In this work, we simultaneously characterized a broader set of microRNA modification types, processing miRNA-seq data from >13,000 adult and pediatric cancer samples across 38 distinct TCGA and TARGET cohorts. Overall, the number of expressed modified miRNAs exceeded by 5-fold the canonical counterpart. The 3′ isomiR resulted in the most predominant miRNA modification type among identified ones, which similarly affected both 5p and 3p arms. The 3′-end showed less stability than the 5′-end (8), with larger trimming of nucleotides, whereas the absence of broader additions (>3 nts) could be due to degradation processes carried out by some enzymes that remove the exceeding part spurting out the RISC complex (46). As known, 5′- and 3′-end regions perform different functionalities, with the first carrying out the miRNA::mRNA partial base-pairing through MSR (1) and the latter playing a role in miRNA::mRNA interaction stabilization (47, 48), especially in the presence of mismatches or bubbles (49). Changes at the 5′-end alter the MSR and may affect the molecule's targetome (50). Meanwhile, the higher number of expressed 3′-end shifted molecules could be attributed to the cell's attempt to modulate miRNAs activity, perhaps trying to overcome the weakness of specific miRNA::mRNA bindings under particular conditions (49).
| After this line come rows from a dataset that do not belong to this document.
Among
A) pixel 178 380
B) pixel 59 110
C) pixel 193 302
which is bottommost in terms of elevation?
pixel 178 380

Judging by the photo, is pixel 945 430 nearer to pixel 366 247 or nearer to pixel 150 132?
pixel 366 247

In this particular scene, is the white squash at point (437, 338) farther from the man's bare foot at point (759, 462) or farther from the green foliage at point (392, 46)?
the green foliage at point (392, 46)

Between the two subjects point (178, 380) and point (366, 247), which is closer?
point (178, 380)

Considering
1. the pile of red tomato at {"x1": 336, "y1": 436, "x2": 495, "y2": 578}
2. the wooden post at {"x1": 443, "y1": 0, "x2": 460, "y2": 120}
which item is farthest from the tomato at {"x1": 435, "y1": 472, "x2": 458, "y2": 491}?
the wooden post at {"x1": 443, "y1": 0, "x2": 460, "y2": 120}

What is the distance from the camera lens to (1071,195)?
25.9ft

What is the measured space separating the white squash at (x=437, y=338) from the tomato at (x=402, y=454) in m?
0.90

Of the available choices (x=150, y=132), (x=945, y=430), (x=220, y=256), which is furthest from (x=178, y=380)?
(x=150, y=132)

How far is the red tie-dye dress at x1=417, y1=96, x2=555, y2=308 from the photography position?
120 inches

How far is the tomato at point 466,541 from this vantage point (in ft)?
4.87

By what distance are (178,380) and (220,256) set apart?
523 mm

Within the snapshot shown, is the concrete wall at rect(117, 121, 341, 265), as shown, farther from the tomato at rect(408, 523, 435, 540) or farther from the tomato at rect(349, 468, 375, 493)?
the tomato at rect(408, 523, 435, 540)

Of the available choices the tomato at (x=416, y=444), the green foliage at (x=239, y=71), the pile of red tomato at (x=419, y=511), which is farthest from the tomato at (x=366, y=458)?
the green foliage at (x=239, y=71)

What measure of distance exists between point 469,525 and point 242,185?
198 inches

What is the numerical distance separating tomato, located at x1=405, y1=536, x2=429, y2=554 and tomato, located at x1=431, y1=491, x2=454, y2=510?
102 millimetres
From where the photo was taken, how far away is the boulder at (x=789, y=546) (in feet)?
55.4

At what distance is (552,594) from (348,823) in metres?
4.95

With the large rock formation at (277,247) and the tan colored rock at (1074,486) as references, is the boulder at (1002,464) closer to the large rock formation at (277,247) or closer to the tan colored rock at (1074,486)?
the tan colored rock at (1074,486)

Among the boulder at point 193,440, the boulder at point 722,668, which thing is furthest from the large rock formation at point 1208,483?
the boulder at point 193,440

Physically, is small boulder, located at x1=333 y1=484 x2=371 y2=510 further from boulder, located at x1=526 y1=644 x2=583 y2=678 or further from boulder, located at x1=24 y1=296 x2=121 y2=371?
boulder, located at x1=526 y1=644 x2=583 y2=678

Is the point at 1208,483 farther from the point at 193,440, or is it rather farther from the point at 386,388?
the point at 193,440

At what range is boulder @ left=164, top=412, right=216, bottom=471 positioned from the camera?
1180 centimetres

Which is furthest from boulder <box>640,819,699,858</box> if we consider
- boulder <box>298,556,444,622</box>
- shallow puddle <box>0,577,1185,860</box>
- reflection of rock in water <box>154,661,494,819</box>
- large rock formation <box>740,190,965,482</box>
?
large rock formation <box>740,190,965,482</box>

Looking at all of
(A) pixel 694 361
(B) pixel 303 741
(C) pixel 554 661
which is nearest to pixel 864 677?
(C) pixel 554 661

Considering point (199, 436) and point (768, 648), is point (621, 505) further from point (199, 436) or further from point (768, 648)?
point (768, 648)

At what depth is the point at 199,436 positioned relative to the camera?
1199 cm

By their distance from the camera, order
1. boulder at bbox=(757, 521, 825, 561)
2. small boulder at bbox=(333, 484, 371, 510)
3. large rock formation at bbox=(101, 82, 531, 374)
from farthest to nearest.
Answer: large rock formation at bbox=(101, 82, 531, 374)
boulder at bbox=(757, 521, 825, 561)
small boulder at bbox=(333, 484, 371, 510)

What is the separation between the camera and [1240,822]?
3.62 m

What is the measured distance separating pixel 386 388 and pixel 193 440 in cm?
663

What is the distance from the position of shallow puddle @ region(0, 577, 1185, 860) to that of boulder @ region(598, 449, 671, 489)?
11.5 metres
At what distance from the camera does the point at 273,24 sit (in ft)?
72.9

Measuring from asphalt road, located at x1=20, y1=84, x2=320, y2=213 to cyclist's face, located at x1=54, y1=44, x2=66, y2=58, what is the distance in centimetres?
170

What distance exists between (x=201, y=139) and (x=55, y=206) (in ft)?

The A-to-I RNA editing phenomenon may represent another way to alter the MSR and, consequently, the molecules’ biological function (10). Noteworthy, 76% of dysregulated edited molecules reported at least one A-to-I editing site within the MSR. The TCGA-LGG cohort presented the highest number of expressed edited miRNA isoforms, which is in line with the literature, as it is well known that such a phenomenon is abundantly present in the nervous system (51).
By contrast, the distribution of the most representative known DNA variant forms (top-five) observed across dysregulated miRNA isoforms mostly falls near the 3′-end (between the 21st and 24th nucleotides), potentially influencing either the miRNA lifespan or the targeting stability (46, 52).
We then explored the underlying differences in the abundance of expressed miRNA isoforms in each cohort/cancer tissue from a functional standpoint. We compared cancer samples with a lower (first quartile) and higher (third quartile) number of expressed miRNA isoforms. A functional analysis displayed the activation/deactivation of several critical pathways involved in proliferation, metastasization, tumor immune escape, invasion, and angiogenesis, such as the Wnt/β-catenin, p38 MAPK, IL6, and HGF signaling pathways. Our results confirm the hypothesis that a different abundance of miRNA isoforms could be associated with the enrichment of, but not limited to, cancer-related pathways as a consequence of a not-necessarily direct dysregulation of crucial genes.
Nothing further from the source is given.